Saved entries
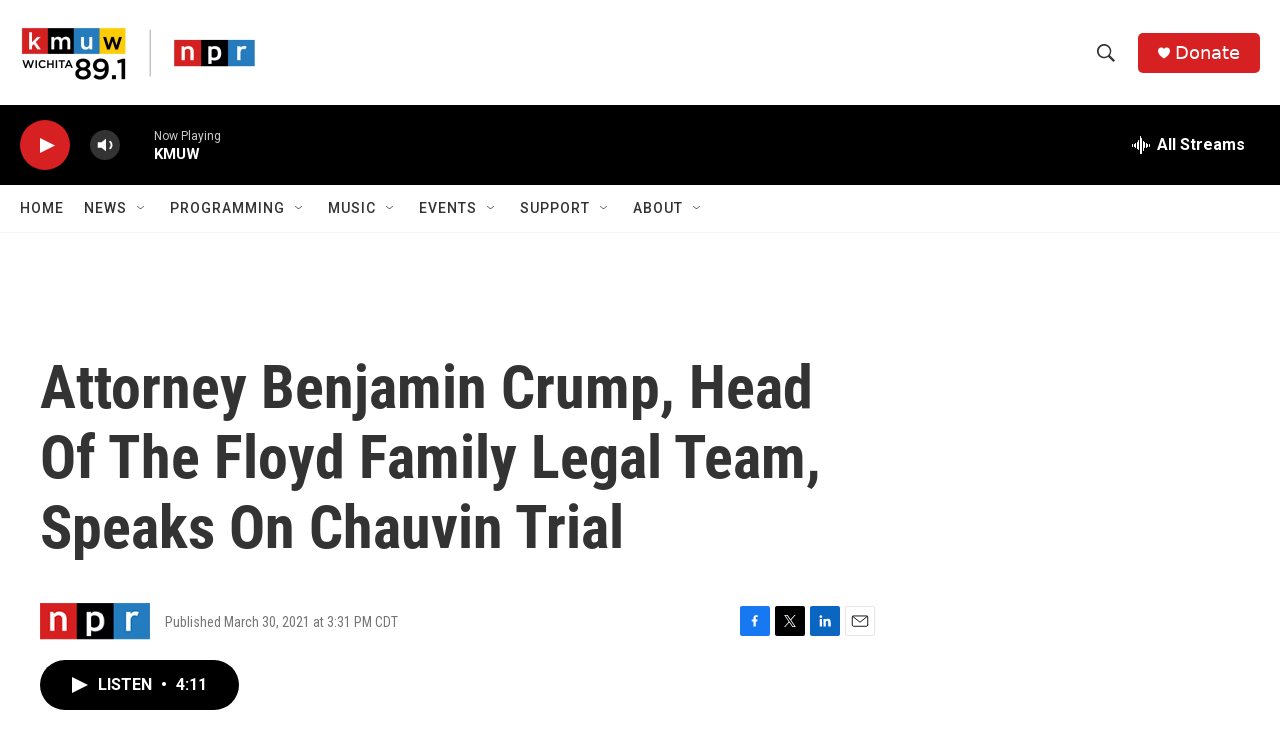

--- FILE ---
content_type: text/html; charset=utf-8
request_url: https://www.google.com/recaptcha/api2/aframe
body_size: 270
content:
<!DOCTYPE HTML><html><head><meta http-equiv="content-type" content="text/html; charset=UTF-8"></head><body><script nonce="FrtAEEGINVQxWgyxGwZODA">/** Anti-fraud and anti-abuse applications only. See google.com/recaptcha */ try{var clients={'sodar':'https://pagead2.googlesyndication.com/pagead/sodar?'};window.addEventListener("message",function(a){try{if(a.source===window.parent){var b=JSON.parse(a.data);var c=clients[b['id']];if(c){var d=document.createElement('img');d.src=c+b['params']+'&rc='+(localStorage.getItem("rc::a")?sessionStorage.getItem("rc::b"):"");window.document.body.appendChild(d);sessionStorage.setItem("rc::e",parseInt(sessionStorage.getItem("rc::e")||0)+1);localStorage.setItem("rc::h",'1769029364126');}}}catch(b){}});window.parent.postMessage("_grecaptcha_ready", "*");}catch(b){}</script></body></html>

* * *

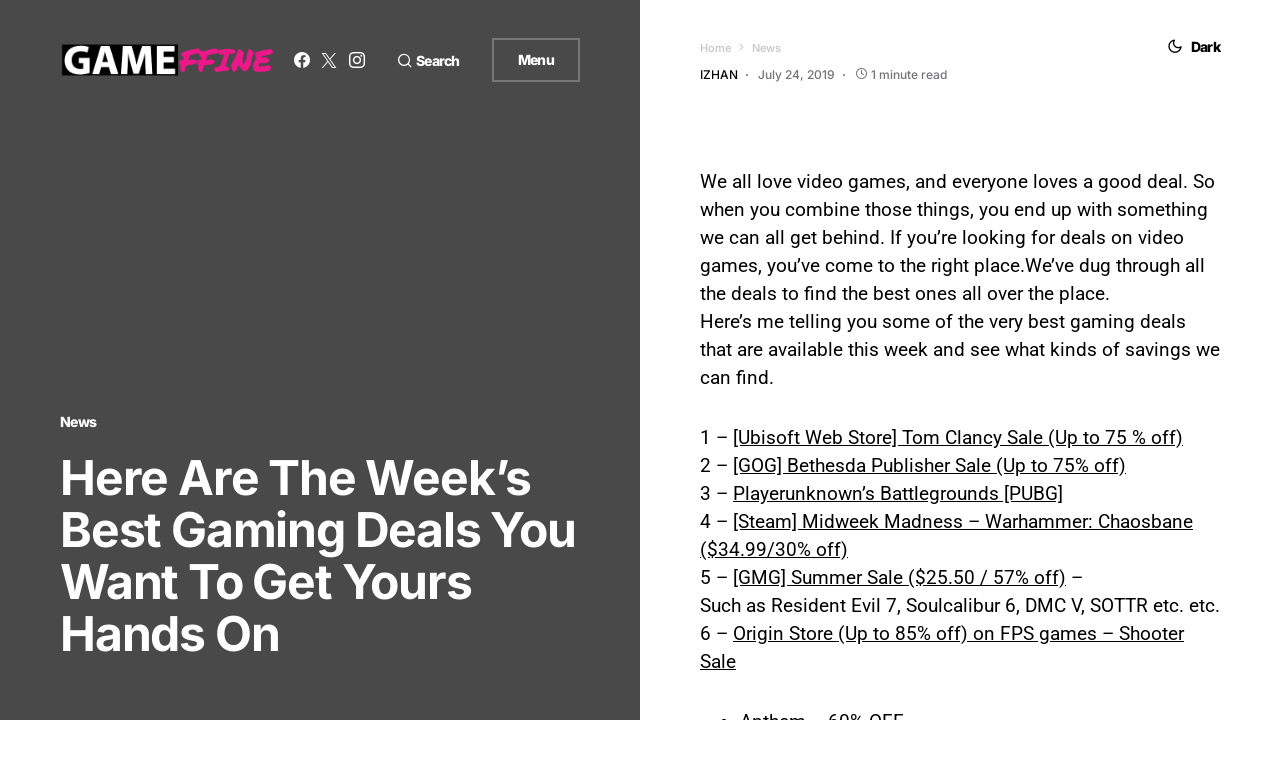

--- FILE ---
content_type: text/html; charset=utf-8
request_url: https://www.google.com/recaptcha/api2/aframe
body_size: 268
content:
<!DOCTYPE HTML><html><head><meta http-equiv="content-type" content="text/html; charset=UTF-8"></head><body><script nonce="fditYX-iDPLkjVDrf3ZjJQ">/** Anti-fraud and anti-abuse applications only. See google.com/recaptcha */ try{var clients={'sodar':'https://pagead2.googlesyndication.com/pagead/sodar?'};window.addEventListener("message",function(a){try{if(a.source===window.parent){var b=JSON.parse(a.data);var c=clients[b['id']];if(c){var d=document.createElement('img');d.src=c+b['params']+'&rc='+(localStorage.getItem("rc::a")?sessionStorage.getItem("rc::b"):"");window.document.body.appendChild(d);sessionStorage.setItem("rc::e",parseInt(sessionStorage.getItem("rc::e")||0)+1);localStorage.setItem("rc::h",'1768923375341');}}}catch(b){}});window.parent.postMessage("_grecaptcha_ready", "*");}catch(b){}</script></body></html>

◆ **Description of the task**
When a line of the records holds the word "parent", copy that line.

◆ **Response to this task**
<!DOCTYPE HTML><html><head><meta http-equiv="content-type" content="text/html; charset=UTF-8"></head><body><script nonce="FrtAEEGINVQxWgyxGwZODA">/** Anti-fraud and anti-abuse applications only. See google.com/recaptcha */ try{var clients={'sodar':'https://pagead2.googlesyndication.com/pagead/sodar?'};window.addEventListener("message",function(a){try{if(a.source===window.parent){var b=JSON.parse(a.data);var c=clients[b['id']];if(c){var d=document.createElement('img');d.src=c+b['params']+'&rc='+(localStorage.getItem("rc::a")?sessionStorage.getItem("rc::b"):"");window.document.body.appendChild(d);sessionStorage.setItem("rc::e",parseInt(sessionStorage.getItem("rc::e")||0)+1);localStorage.setItem("rc::h",'1769029364126');}}}catch(b){}});window.parent.postMessage("_grecaptcha_ready", "*");}catch(b){}</script></body></html>
<!DOCTYPE HTML><html><head><meta http-equiv="content-type" content="text/html; charset=UTF-8"></head><body><script nonce="fditYX-iDPLkjVDrf3ZjJQ">/** Anti-fraud and anti-abuse applications only. See google.com/recaptcha */ try{var clients={'sodar':'https://pagead2.googlesyndication.com/pagead/sodar?'};window.addEventListener("message",function(a){try{if(a.source===window.parent){var b=JSON.parse(a.data);var c=clients[b['id']];if(c){var d=document.createElement('img');d.src=c+b['params']+'&rc='+(localStorage.getItem("rc::a")?sessionStorage.getItem("rc::b"):"");window.document.body.appendChild(d);sessionStorage.setItem("rc::e",parseInt(sessionStorage.getItem("rc::e")||0)+1);localStorage.setItem("rc::h",'1768923375341');}}}catch(b){}});window.parent.postMessage("_grecaptcha_ready", "*");}catch(b){}</script></body></html>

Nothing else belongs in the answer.